───── RECORD SET ─────

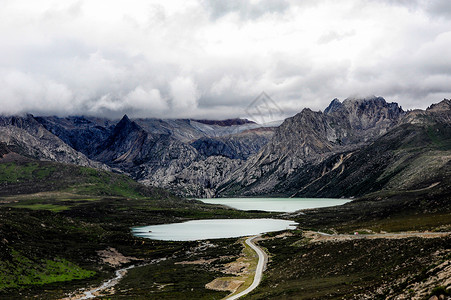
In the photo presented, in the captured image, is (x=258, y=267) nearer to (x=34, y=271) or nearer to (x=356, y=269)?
(x=356, y=269)

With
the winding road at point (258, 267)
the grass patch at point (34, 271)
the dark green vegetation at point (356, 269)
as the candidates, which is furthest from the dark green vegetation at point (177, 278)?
the grass patch at point (34, 271)

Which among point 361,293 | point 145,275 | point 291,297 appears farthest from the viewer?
point 145,275

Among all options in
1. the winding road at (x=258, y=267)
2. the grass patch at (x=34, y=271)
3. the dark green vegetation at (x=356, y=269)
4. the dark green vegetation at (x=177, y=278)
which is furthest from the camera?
the grass patch at (x=34, y=271)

─────

• _AIM_: Update the items above by replacing "dark green vegetation" with "dense foliage" throughout and leaving everything else unchanged. Omit the pictures from your answer.

• _WRITTEN RESPONSE_:
In the photo presented, in the captured image, is (x=258, y=267) nearer to (x=34, y=271) or nearer to (x=356, y=269)?
(x=356, y=269)

With
the winding road at point (258, 267)
the grass patch at point (34, 271)
the dense foliage at point (356, 269)
as the candidates, which is furthest from the dense foliage at point (177, 278)?
the grass patch at point (34, 271)

Which among point 361,293 | point 145,275 | point 291,297 appears farthest from the viewer?
point 145,275

Among all options in
1. the winding road at (x=258, y=267)
2. the grass patch at (x=34, y=271)
3. the dense foliage at (x=356, y=269)
4. the dense foliage at (x=177, y=278)
which is furthest from the camera?
the grass patch at (x=34, y=271)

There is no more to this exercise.